Judge Peter W. Hall asked Mr. Streeter whether it was possible for Mr. Rajaratnam, or any “person with means and ingenuity,” to flee even if he was wearing an ankle bracelet. Mr. Streeter said that there had been hundreds of examples of defendants fleeing the country even under electronic monitoring.

There was some discussion of the validity of the government’s wiretap application, which will form the core of Mr. Rajaratnam’s appeal. The government argued that the appeals court should defer to the trial-court judge, Richard J. Holwell, who concluded that even with errors in the application, the government appropriately obtained wiretap authorization.

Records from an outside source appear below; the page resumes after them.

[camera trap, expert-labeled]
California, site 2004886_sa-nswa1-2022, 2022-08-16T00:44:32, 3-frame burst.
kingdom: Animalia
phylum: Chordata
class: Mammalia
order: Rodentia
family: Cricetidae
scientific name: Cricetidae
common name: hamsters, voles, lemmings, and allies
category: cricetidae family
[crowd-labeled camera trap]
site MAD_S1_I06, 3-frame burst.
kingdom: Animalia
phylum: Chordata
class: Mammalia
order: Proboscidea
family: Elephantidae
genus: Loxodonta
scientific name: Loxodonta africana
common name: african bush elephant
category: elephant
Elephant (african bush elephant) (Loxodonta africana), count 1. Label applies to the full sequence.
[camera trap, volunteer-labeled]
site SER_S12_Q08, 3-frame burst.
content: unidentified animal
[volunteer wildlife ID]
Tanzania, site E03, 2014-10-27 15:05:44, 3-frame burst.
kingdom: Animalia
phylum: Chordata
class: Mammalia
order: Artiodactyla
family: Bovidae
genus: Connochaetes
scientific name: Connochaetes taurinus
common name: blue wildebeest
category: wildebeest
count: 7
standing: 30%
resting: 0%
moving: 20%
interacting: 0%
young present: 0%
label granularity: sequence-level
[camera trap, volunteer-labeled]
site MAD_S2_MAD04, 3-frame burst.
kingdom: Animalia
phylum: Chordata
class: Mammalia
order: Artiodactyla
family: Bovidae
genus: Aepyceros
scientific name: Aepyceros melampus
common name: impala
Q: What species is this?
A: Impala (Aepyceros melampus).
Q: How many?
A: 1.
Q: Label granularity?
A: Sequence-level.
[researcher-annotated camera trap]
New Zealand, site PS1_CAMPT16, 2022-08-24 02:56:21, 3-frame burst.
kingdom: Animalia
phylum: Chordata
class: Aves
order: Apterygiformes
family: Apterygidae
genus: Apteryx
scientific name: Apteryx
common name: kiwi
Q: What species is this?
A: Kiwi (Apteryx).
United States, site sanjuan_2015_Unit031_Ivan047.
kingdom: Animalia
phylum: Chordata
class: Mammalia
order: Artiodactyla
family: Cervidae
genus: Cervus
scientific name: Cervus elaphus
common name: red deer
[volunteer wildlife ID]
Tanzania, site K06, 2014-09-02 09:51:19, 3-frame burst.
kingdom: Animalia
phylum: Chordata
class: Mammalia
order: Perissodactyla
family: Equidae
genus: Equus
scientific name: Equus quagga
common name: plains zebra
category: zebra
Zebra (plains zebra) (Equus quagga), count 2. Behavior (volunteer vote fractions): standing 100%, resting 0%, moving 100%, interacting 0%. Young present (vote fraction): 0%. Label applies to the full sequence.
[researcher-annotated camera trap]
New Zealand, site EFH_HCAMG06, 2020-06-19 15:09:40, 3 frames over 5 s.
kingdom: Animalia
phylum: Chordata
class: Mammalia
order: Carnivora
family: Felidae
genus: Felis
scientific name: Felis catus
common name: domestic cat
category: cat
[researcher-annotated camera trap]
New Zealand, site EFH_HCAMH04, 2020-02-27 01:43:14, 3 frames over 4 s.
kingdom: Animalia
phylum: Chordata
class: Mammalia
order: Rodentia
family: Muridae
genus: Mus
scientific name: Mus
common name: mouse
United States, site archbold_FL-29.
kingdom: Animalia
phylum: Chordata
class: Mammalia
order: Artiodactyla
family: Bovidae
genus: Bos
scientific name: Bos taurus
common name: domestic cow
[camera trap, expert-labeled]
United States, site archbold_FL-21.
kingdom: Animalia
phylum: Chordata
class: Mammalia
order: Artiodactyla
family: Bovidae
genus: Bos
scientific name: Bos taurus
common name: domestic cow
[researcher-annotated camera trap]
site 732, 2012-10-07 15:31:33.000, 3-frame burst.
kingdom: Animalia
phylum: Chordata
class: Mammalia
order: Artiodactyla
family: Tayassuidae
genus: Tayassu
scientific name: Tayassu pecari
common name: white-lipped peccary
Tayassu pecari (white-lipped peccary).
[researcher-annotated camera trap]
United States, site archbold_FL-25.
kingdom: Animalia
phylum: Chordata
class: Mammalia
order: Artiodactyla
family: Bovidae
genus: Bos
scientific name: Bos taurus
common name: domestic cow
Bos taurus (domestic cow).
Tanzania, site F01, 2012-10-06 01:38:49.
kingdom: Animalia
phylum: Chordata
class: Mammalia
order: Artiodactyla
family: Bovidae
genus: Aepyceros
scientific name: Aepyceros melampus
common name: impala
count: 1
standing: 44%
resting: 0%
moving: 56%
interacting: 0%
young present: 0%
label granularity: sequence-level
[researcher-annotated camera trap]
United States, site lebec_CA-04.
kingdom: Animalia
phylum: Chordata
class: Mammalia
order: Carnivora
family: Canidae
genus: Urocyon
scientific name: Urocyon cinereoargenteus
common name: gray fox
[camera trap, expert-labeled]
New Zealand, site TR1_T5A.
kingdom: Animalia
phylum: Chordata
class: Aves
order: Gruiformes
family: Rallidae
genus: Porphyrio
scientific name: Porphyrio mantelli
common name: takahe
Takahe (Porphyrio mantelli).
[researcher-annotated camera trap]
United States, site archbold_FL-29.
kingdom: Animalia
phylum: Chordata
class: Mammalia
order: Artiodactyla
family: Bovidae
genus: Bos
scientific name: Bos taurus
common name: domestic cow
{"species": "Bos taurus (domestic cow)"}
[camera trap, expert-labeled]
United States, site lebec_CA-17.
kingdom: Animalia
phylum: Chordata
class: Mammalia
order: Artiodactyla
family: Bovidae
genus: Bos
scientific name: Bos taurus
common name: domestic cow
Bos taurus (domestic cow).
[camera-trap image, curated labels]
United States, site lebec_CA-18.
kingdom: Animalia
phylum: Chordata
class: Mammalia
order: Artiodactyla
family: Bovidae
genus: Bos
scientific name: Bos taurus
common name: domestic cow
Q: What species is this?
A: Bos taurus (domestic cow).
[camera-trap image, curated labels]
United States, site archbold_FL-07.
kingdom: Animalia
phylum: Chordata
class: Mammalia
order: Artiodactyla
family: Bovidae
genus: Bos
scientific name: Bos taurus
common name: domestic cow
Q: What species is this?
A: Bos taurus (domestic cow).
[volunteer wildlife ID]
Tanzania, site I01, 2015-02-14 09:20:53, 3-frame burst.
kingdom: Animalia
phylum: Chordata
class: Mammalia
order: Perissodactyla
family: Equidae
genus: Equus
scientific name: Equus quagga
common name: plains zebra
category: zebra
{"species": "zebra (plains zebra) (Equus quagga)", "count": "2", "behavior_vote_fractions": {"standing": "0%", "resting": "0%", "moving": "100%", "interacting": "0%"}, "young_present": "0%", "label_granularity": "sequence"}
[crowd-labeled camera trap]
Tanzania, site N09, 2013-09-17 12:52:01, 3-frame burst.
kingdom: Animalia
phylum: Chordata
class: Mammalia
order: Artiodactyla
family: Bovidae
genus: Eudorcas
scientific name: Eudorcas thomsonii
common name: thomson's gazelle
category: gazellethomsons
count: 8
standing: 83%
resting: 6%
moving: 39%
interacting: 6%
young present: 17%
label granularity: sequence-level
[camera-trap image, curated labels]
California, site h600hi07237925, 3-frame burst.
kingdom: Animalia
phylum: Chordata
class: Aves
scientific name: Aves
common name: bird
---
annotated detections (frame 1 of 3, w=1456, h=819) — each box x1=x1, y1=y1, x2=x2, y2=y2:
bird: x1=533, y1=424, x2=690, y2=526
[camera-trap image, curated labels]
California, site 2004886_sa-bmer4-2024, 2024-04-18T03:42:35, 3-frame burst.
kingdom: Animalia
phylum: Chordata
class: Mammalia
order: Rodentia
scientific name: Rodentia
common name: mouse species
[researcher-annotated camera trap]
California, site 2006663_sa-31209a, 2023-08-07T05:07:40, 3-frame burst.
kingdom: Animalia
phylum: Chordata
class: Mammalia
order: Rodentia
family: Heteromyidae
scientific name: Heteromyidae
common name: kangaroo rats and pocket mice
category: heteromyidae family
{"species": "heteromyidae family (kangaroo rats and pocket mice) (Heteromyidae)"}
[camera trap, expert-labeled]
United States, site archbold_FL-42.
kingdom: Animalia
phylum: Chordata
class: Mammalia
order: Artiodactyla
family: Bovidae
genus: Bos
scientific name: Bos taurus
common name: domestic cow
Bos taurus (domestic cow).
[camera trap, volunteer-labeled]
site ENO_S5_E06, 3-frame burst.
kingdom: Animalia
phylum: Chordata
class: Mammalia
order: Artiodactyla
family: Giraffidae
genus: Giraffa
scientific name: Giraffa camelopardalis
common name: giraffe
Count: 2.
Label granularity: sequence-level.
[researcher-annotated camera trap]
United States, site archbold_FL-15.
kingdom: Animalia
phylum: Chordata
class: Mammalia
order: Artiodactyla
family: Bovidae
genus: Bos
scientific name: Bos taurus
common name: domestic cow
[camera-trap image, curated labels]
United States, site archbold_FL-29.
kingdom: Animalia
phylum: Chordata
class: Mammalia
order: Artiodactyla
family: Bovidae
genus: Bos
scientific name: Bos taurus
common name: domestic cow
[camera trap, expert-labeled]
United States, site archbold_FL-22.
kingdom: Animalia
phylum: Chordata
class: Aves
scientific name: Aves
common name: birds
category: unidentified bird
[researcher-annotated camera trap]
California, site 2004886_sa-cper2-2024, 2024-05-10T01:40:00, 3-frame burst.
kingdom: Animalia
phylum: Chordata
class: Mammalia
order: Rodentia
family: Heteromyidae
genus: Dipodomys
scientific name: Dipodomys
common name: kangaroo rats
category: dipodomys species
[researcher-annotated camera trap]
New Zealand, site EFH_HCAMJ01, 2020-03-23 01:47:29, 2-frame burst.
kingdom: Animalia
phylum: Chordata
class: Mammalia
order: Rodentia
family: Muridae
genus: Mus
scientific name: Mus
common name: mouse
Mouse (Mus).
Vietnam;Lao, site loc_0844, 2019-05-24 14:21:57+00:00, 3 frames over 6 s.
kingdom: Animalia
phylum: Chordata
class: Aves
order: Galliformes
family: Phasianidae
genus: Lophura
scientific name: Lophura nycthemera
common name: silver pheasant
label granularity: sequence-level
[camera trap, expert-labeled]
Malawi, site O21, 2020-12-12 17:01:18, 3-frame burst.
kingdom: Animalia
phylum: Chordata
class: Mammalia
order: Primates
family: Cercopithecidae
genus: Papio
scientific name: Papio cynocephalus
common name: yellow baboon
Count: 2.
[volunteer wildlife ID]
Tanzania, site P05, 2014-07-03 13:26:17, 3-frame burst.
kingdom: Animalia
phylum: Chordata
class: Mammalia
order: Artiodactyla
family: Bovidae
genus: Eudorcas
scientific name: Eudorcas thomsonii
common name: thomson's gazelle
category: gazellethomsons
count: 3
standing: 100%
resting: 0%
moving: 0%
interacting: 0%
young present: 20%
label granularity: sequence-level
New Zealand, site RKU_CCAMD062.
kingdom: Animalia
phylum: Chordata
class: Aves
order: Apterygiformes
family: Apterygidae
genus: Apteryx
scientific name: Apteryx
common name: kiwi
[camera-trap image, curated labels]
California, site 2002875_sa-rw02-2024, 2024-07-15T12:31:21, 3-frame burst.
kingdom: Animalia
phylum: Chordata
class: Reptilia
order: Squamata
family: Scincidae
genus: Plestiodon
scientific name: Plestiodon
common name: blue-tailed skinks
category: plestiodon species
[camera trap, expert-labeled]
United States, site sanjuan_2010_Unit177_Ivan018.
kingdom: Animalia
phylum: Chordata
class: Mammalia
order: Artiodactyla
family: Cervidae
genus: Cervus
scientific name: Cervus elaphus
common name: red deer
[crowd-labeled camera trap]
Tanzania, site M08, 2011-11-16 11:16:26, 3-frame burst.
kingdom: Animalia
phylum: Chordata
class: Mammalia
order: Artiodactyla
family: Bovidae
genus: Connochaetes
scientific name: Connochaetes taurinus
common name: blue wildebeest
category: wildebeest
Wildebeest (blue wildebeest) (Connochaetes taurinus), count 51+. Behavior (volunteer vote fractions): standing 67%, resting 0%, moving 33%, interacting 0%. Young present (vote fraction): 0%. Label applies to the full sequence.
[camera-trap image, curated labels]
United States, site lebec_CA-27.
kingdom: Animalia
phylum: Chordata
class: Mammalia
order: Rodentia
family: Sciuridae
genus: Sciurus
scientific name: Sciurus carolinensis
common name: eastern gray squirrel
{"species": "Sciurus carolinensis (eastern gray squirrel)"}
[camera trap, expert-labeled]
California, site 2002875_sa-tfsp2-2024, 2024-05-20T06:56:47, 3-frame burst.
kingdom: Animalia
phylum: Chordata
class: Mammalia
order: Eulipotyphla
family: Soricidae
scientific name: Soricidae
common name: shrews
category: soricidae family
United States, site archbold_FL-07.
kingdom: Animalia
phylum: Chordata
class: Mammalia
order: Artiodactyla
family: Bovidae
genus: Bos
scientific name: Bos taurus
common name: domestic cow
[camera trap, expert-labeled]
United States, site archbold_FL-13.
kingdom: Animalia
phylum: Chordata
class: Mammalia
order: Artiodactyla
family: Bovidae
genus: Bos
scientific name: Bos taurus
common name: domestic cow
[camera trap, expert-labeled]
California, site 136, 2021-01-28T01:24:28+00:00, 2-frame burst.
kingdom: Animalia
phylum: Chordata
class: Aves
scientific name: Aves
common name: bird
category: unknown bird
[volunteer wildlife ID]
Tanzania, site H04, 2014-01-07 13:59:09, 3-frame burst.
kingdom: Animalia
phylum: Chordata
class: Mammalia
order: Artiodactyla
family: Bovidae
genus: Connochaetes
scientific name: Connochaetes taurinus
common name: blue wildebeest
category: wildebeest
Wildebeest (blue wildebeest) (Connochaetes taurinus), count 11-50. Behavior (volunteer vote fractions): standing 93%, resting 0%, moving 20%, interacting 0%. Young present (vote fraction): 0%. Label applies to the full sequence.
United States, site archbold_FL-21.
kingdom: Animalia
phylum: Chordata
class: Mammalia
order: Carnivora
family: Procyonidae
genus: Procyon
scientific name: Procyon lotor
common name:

Ms. Millett, the lawyer for Mr. Rajaratnam, countered that the government showed reckless disregard for the law in omitting crucial information about its investigation when asking for wiretap approval. As a result, the government should not have been able to use the wiretaps as evidence at trial.

“If there is a failure to do any of the requirements in Title III, it must be suppressed,” Ms. Millett said.

The panel said it was reserving judgment. A decision is expected before the week’s end.